The Honorable Risa Vetri Ferman, C’87, talks about how the events on May 13, 1985 and her time at the Netter Center changed her perspective on the importance of civic engagement and community.
"Community service became my purpose in life after my experiences with Netter. I came to fully realize how fortunate I was in my own life and was drawn to professional work that would give me the opportunity to share my good fortune with others and to improve the community we all share."
At 5:38 PM on May 13, 1985, the City of Philadelphia dropped a bomb on the MOVE headquarters on Osage Avenue in West Philadelphia. As a Penn sophomore, Judge Risa Vetri Ferman was both shocked and forever changed. “This chaotic and catastrophic event opened my eyes to the great divide between law enforcement, the City government and the people who lived in West Philadelphia,” Judge Ferman said. As a result of this event, she decided to stay in West Philadelphia that summer and work with the West Philadelphia Improvement Corps (WEPIC), a program that would develop into the Netter Center for Community Partnerships’ university-assisted community school program.
Judge Ferman worked on multiple projects that summer. First with WEPIC and the Anti-Grafitti Network, she helped clean up the graffiti littered throughout West Philadelphia and paint murals. The university students collaborated with neighborhood children, which helped foster a partnership between Penn and West Philadelphia. She discovered that children responded positively when the young adults demonstrated genuine interest in them. After all, children were the heart of the community and to impact social change, it was important to rally around them. Judge Ferman also tutored at the Center for Literacy. It became clear to her that quality education was not accessible to all. “I was shocked to learn that many adults could not read, which limited their options in so many other aspects of life,” Judge Ferman said. “Having so many opportunities in my own life, I felt a responsibility to serve the community and to give back to those who were less fortunate.”

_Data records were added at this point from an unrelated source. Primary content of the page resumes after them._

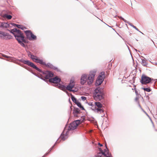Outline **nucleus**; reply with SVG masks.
I'll return each mask as SVG.
<instances>
[{
  "instance_id": "nucleus-29",
  "label": "nucleus",
  "mask_w": 157,
  "mask_h": 157,
  "mask_svg": "<svg viewBox=\"0 0 157 157\" xmlns=\"http://www.w3.org/2000/svg\"><path fill=\"white\" fill-rule=\"evenodd\" d=\"M47 65L49 67H50L51 68H53L54 69H57V67H53L52 65V64H51L50 63H48V64H47Z\"/></svg>"
},
{
  "instance_id": "nucleus-10",
  "label": "nucleus",
  "mask_w": 157,
  "mask_h": 157,
  "mask_svg": "<svg viewBox=\"0 0 157 157\" xmlns=\"http://www.w3.org/2000/svg\"><path fill=\"white\" fill-rule=\"evenodd\" d=\"M88 104L90 106H91V109L94 110V112H102V111L101 110H99L98 109H96V107H95V102H90L88 103Z\"/></svg>"
},
{
  "instance_id": "nucleus-26",
  "label": "nucleus",
  "mask_w": 157,
  "mask_h": 157,
  "mask_svg": "<svg viewBox=\"0 0 157 157\" xmlns=\"http://www.w3.org/2000/svg\"><path fill=\"white\" fill-rule=\"evenodd\" d=\"M71 98L73 101L75 102V103H76V102H78V101L72 95L71 96Z\"/></svg>"
},
{
  "instance_id": "nucleus-28",
  "label": "nucleus",
  "mask_w": 157,
  "mask_h": 157,
  "mask_svg": "<svg viewBox=\"0 0 157 157\" xmlns=\"http://www.w3.org/2000/svg\"><path fill=\"white\" fill-rule=\"evenodd\" d=\"M142 89L144 90V91H146L148 92H149L151 91V89L150 88H142Z\"/></svg>"
},
{
  "instance_id": "nucleus-11",
  "label": "nucleus",
  "mask_w": 157,
  "mask_h": 157,
  "mask_svg": "<svg viewBox=\"0 0 157 157\" xmlns=\"http://www.w3.org/2000/svg\"><path fill=\"white\" fill-rule=\"evenodd\" d=\"M95 107H96V109H98L102 111V112H96V113H104V111L102 109H101L102 107V105L101 103L99 102H95Z\"/></svg>"
},
{
  "instance_id": "nucleus-6",
  "label": "nucleus",
  "mask_w": 157,
  "mask_h": 157,
  "mask_svg": "<svg viewBox=\"0 0 157 157\" xmlns=\"http://www.w3.org/2000/svg\"><path fill=\"white\" fill-rule=\"evenodd\" d=\"M105 75L104 73L101 72L98 77L96 80L95 85L96 86H98L101 85L104 80Z\"/></svg>"
},
{
  "instance_id": "nucleus-23",
  "label": "nucleus",
  "mask_w": 157,
  "mask_h": 157,
  "mask_svg": "<svg viewBox=\"0 0 157 157\" xmlns=\"http://www.w3.org/2000/svg\"><path fill=\"white\" fill-rule=\"evenodd\" d=\"M78 107H80L82 110H84L85 109L83 107L82 105L79 102H76V103Z\"/></svg>"
},
{
  "instance_id": "nucleus-12",
  "label": "nucleus",
  "mask_w": 157,
  "mask_h": 157,
  "mask_svg": "<svg viewBox=\"0 0 157 157\" xmlns=\"http://www.w3.org/2000/svg\"><path fill=\"white\" fill-rule=\"evenodd\" d=\"M49 81L50 82L56 83L57 84L60 82L61 79L57 76H56L53 78H50Z\"/></svg>"
},
{
  "instance_id": "nucleus-16",
  "label": "nucleus",
  "mask_w": 157,
  "mask_h": 157,
  "mask_svg": "<svg viewBox=\"0 0 157 157\" xmlns=\"http://www.w3.org/2000/svg\"><path fill=\"white\" fill-rule=\"evenodd\" d=\"M12 24L13 26H16L18 28H20L22 30H24V29H26L25 27L22 25L16 24L14 23H13Z\"/></svg>"
},
{
  "instance_id": "nucleus-34",
  "label": "nucleus",
  "mask_w": 157,
  "mask_h": 157,
  "mask_svg": "<svg viewBox=\"0 0 157 157\" xmlns=\"http://www.w3.org/2000/svg\"><path fill=\"white\" fill-rule=\"evenodd\" d=\"M4 57H5L6 58H9V57L8 56H7L6 55H4L3 56Z\"/></svg>"
},
{
  "instance_id": "nucleus-25",
  "label": "nucleus",
  "mask_w": 157,
  "mask_h": 157,
  "mask_svg": "<svg viewBox=\"0 0 157 157\" xmlns=\"http://www.w3.org/2000/svg\"><path fill=\"white\" fill-rule=\"evenodd\" d=\"M30 58L34 61H35L37 57L32 54H31Z\"/></svg>"
},
{
  "instance_id": "nucleus-8",
  "label": "nucleus",
  "mask_w": 157,
  "mask_h": 157,
  "mask_svg": "<svg viewBox=\"0 0 157 157\" xmlns=\"http://www.w3.org/2000/svg\"><path fill=\"white\" fill-rule=\"evenodd\" d=\"M75 85V82L73 79L71 80L70 83L68 86L67 87V89L70 91L73 92H76V91L72 90Z\"/></svg>"
},
{
  "instance_id": "nucleus-5",
  "label": "nucleus",
  "mask_w": 157,
  "mask_h": 157,
  "mask_svg": "<svg viewBox=\"0 0 157 157\" xmlns=\"http://www.w3.org/2000/svg\"><path fill=\"white\" fill-rule=\"evenodd\" d=\"M21 61L24 63L25 64H27L29 66L35 69L37 71L39 72L43 73V72L40 69L37 67L33 63L30 62L28 60H24L21 59Z\"/></svg>"
},
{
  "instance_id": "nucleus-19",
  "label": "nucleus",
  "mask_w": 157,
  "mask_h": 157,
  "mask_svg": "<svg viewBox=\"0 0 157 157\" xmlns=\"http://www.w3.org/2000/svg\"><path fill=\"white\" fill-rule=\"evenodd\" d=\"M34 62L37 63H39L41 64L44 65H46L45 63L42 60L39 59H38V58H36Z\"/></svg>"
},
{
  "instance_id": "nucleus-18",
  "label": "nucleus",
  "mask_w": 157,
  "mask_h": 157,
  "mask_svg": "<svg viewBox=\"0 0 157 157\" xmlns=\"http://www.w3.org/2000/svg\"><path fill=\"white\" fill-rule=\"evenodd\" d=\"M20 31L21 30L19 29H17L16 28H15L11 30L10 32L11 33H12L14 36V34L15 33H18L19 32H20Z\"/></svg>"
},
{
  "instance_id": "nucleus-1",
  "label": "nucleus",
  "mask_w": 157,
  "mask_h": 157,
  "mask_svg": "<svg viewBox=\"0 0 157 157\" xmlns=\"http://www.w3.org/2000/svg\"><path fill=\"white\" fill-rule=\"evenodd\" d=\"M96 72V71L94 70L90 71L88 77L87 75L86 74L82 75L80 78L81 84L82 85H84L87 82L88 85H91L94 80Z\"/></svg>"
},
{
  "instance_id": "nucleus-2",
  "label": "nucleus",
  "mask_w": 157,
  "mask_h": 157,
  "mask_svg": "<svg viewBox=\"0 0 157 157\" xmlns=\"http://www.w3.org/2000/svg\"><path fill=\"white\" fill-rule=\"evenodd\" d=\"M80 122L79 120H76L71 123L68 129H67V128L65 127L60 136V138L63 140H64L66 139L68 137L67 135L69 133V132L71 130H73L76 129L77 126L79 124Z\"/></svg>"
},
{
  "instance_id": "nucleus-20",
  "label": "nucleus",
  "mask_w": 157,
  "mask_h": 157,
  "mask_svg": "<svg viewBox=\"0 0 157 157\" xmlns=\"http://www.w3.org/2000/svg\"><path fill=\"white\" fill-rule=\"evenodd\" d=\"M1 26L3 28H7L9 27L10 25L8 23L2 22Z\"/></svg>"
},
{
  "instance_id": "nucleus-21",
  "label": "nucleus",
  "mask_w": 157,
  "mask_h": 157,
  "mask_svg": "<svg viewBox=\"0 0 157 157\" xmlns=\"http://www.w3.org/2000/svg\"><path fill=\"white\" fill-rule=\"evenodd\" d=\"M36 37L35 35H34L33 33L31 35L29 40H33L36 39Z\"/></svg>"
},
{
  "instance_id": "nucleus-37",
  "label": "nucleus",
  "mask_w": 157,
  "mask_h": 157,
  "mask_svg": "<svg viewBox=\"0 0 157 157\" xmlns=\"http://www.w3.org/2000/svg\"><path fill=\"white\" fill-rule=\"evenodd\" d=\"M59 140H57V141H56V142L55 144H57V143H59Z\"/></svg>"
},
{
  "instance_id": "nucleus-7",
  "label": "nucleus",
  "mask_w": 157,
  "mask_h": 157,
  "mask_svg": "<svg viewBox=\"0 0 157 157\" xmlns=\"http://www.w3.org/2000/svg\"><path fill=\"white\" fill-rule=\"evenodd\" d=\"M153 79L148 77L145 75H143L142 76L141 82L142 84H146L150 83Z\"/></svg>"
},
{
  "instance_id": "nucleus-15",
  "label": "nucleus",
  "mask_w": 157,
  "mask_h": 157,
  "mask_svg": "<svg viewBox=\"0 0 157 157\" xmlns=\"http://www.w3.org/2000/svg\"><path fill=\"white\" fill-rule=\"evenodd\" d=\"M8 36L7 33L0 31V37L2 39H6Z\"/></svg>"
},
{
  "instance_id": "nucleus-32",
  "label": "nucleus",
  "mask_w": 157,
  "mask_h": 157,
  "mask_svg": "<svg viewBox=\"0 0 157 157\" xmlns=\"http://www.w3.org/2000/svg\"><path fill=\"white\" fill-rule=\"evenodd\" d=\"M142 110L145 113V114L149 117V115H148V114L146 113V112L144 110H143L142 109Z\"/></svg>"
},
{
  "instance_id": "nucleus-27",
  "label": "nucleus",
  "mask_w": 157,
  "mask_h": 157,
  "mask_svg": "<svg viewBox=\"0 0 157 157\" xmlns=\"http://www.w3.org/2000/svg\"><path fill=\"white\" fill-rule=\"evenodd\" d=\"M4 17L10 20L12 18V16L10 15L5 14L4 15Z\"/></svg>"
},
{
  "instance_id": "nucleus-3",
  "label": "nucleus",
  "mask_w": 157,
  "mask_h": 157,
  "mask_svg": "<svg viewBox=\"0 0 157 157\" xmlns=\"http://www.w3.org/2000/svg\"><path fill=\"white\" fill-rule=\"evenodd\" d=\"M104 94L103 90L98 87L94 91L93 97L95 100L99 101L103 98Z\"/></svg>"
},
{
  "instance_id": "nucleus-13",
  "label": "nucleus",
  "mask_w": 157,
  "mask_h": 157,
  "mask_svg": "<svg viewBox=\"0 0 157 157\" xmlns=\"http://www.w3.org/2000/svg\"><path fill=\"white\" fill-rule=\"evenodd\" d=\"M56 87L63 91H65L67 90V87L64 86L60 84L59 83L57 85Z\"/></svg>"
},
{
  "instance_id": "nucleus-40",
  "label": "nucleus",
  "mask_w": 157,
  "mask_h": 157,
  "mask_svg": "<svg viewBox=\"0 0 157 157\" xmlns=\"http://www.w3.org/2000/svg\"><path fill=\"white\" fill-rule=\"evenodd\" d=\"M135 92H136V90H135Z\"/></svg>"
},
{
  "instance_id": "nucleus-22",
  "label": "nucleus",
  "mask_w": 157,
  "mask_h": 157,
  "mask_svg": "<svg viewBox=\"0 0 157 157\" xmlns=\"http://www.w3.org/2000/svg\"><path fill=\"white\" fill-rule=\"evenodd\" d=\"M128 24L130 25L133 28H134L135 29H136V30L139 31L140 32V33H141L142 34H143V33L141 32L140 31H139V29H137L136 26H134L133 25L132 23H130V22H128Z\"/></svg>"
},
{
  "instance_id": "nucleus-35",
  "label": "nucleus",
  "mask_w": 157,
  "mask_h": 157,
  "mask_svg": "<svg viewBox=\"0 0 157 157\" xmlns=\"http://www.w3.org/2000/svg\"><path fill=\"white\" fill-rule=\"evenodd\" d=\"M31 53L30 52H29V53H28V55L29 56H31Z\"/></svg>"
},
{
  "instance_id": "nucleus-38",
  "label": "nucleus",
  "mask_w": 157,
  "mask_h": 157,
  "mask_svg": "<svg viewBox=\"0 0 157 157\" xmlns=\"http://www.w3.org/2000/svg\"><path fill=\"white\" fill-rule=\"evenodd\" d=\"M47 154H48V153H46L44 156L46 155Z\"/></svg>"
},
{
  "instance_id": "nucleus-33",
  "label": "nucleus",
  "mask_w": 157,
  "mask_h": 157,
  "mask_svg": "<svg viewBox=\"0 0 157 157\" xmlns=\"http://www.w3.org/2000/svg\"><path fill=\"white\" fill-rule=\"evenodd\" d=\"M55 144L52 147V148H51L49 150V152L50 151H51V150H52V149L53 148V147L55 146Z\"/></svg>"
},
{
  "instance_id": "nucleus-24",
  "label": "nucleus",
  "mask_w": 157,
  "mask_h": 157,
  "mask_svg": "<svg viewBox=\"0 0 157 157\" xmlns=\"http://www.w3.org/2000/svg\"><path fill=\"white\" fill-rule=\"evenodd\" d=\"M141 59V63L144 66H146L147 64V62L146 61L143 59Z\"/></svg>"
},
{
  "instance_id": "nucleus-31",
  "label": "nucleus",
  "mask_w": 157,
  "mask_h": 157,
  "mask_svg": "<svg viewBox=\"0 0 157 157\" xmlns=\"http://www.w3.org/2000/svg\"><path fill=\"white\" fill-rule=\"evenodd\" d=\"M81 99L82 100L84 101L86 100V98L84 96H82L81 97Z\"/></svg>"
},
{
  "instance_id": "nucleus-4",
  "label": "nucleus",
  "mask_w": 157,
  "mask_h": 157,
  "mask_svg": "<svg viewBox=\"0 0 157 157\" xmlns=\"http://www.w3.org/2000/svg\"><path fill=\"white\" fill-rule=\"evenodd\" d=\"M14 36L18 43L21 46L24 47H25V45L23 43H25L26 41L25 39L23 34L21 33V31L18 33H15Z\"/></svg>"
},
{
  "instance_id": "nucleus-17",
  "label": "nucleus",
  "mask_w": 157,
  "mask_h": 157,
  "mask_svg": "<svg viewBox=\"0 0 157 157\" xmlns=\"http://www.w3.org/2000/svg\"><path fill=\"white\" fill-rule=\"evenodd\" d=\"M25 32L26 34L27 38L29 40L32 33L30 30H26L25 31Z\"/></svg>"
},
{
  "instance_id": "nucleus-39",
  "label": "nucleus",
  "mask_w": 157,
  "mask_h": 157,
  "mask_svg": "<svg viewBox=\"0 0 157 157\" xmlns=\"http://www.w3.org/2000/svg\"><path fill=\"white\" fill-rule=\"evenodd\" d=\"M136 100H137V98H136Z\"/></svg>"
},
{
  "instance_id": "nucleus-30",
  "label": "nucleus",
  "mask_w": 157,
  "mask_h": 157,
  "mask_svg": "<svg viewBox=\"0 0 157 157\" xmlns=\"http://www.w3.org/2000/svg\"><path fill=\"white\" fill-rule=\"evenodd\" d=\"M118 17L120 18L123 20L125 23H127L128 24V22H129L127 21L126 20L124 19L122 17H119L118 16Z\"/></svg>"
},
{
  "instance_id": "nucleus-36",
  "label": "nucleus",
  "mask_w": 157,
  "mask_h": 157,
  "mask_svg": "<svg viewBox=\"0 0 157 157\" xmlns=\"http://www.w3.org/2000/svg\"><path fill=\"white\" fill-rule=\"evenodd\" d=\"M98 144L101 147L102 146V145L100 144V143H98Z\"/></svg>"
},
{
  "instance_id": "nucleus-9",
  "label": "nucleus",
  "mask_w": 157,
  "mask_h": 157,
  "mask_svg": "<svg viewBox=\"0 0 157 157\" xmlns=\"http://www.w3.org/2000/svg\"><path fill=\"white\" fill-rule=\"evenodd\" d=\"M43 77L45 79H49L50 77H52L53 76V74L51 71H46L43 72Z\"/></svg>"
},
{
  "instance_id": "nucleus-14",
  "label": "nucleus",
  "mask_w": 157,
  "mask_h": 157,
  "mask_svg": "<svg viewBox=\"0 0 157 157\" xmlns=\"http://www.w3.org/2000/svg\"><path fill=\"white\" fill-rule=\"evenodd\" d=\"M80 110L78 108H75L73 111V113L74 116L76 117H78V114L80 113Z\"/></svg>"
}]
</instances>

“The Netter Center helped me build the foundation of my own life,” Judge Ferman reflected. Her work and time spent with Penn professors and administrators such as Ira Harkavy and President Sheldon Hackney really cemented her belief that institutions have a responsibility to partner with their communities and work together. “I discovered that big problems can be most effectively tackled by people with the courage and vision to see beyond what exists and think about what could be. Most importantly, I found out that I was a person who wanted to be part of creating solutions and had the capacity to be a problem solver,” Judge Ferman said.
For the last twenty five years, Judge Ferman has served in the justice system. For twenty three of those years, she worked as a local prosecutor, serving in every capacity from an Assistant District Attorney to the twice elected District Attorney of her county. She is now serving as a Trial Judge on the Montgomery County Court of Common Pleas and plans to serve this Court for many years to come.
Since her time at Penn and the Netter Center, Judge Ferman has dedicated her life to improving the communities around her by working collaboratively with all parties. “Over the years, my focus has been building partnerships and creating stakeholder teams to work together to solve problems. The more individual stakeholders who are working together to tackle any problem, the more likely it is that you will be able to identify and implement a solution,” Judge Ferman said.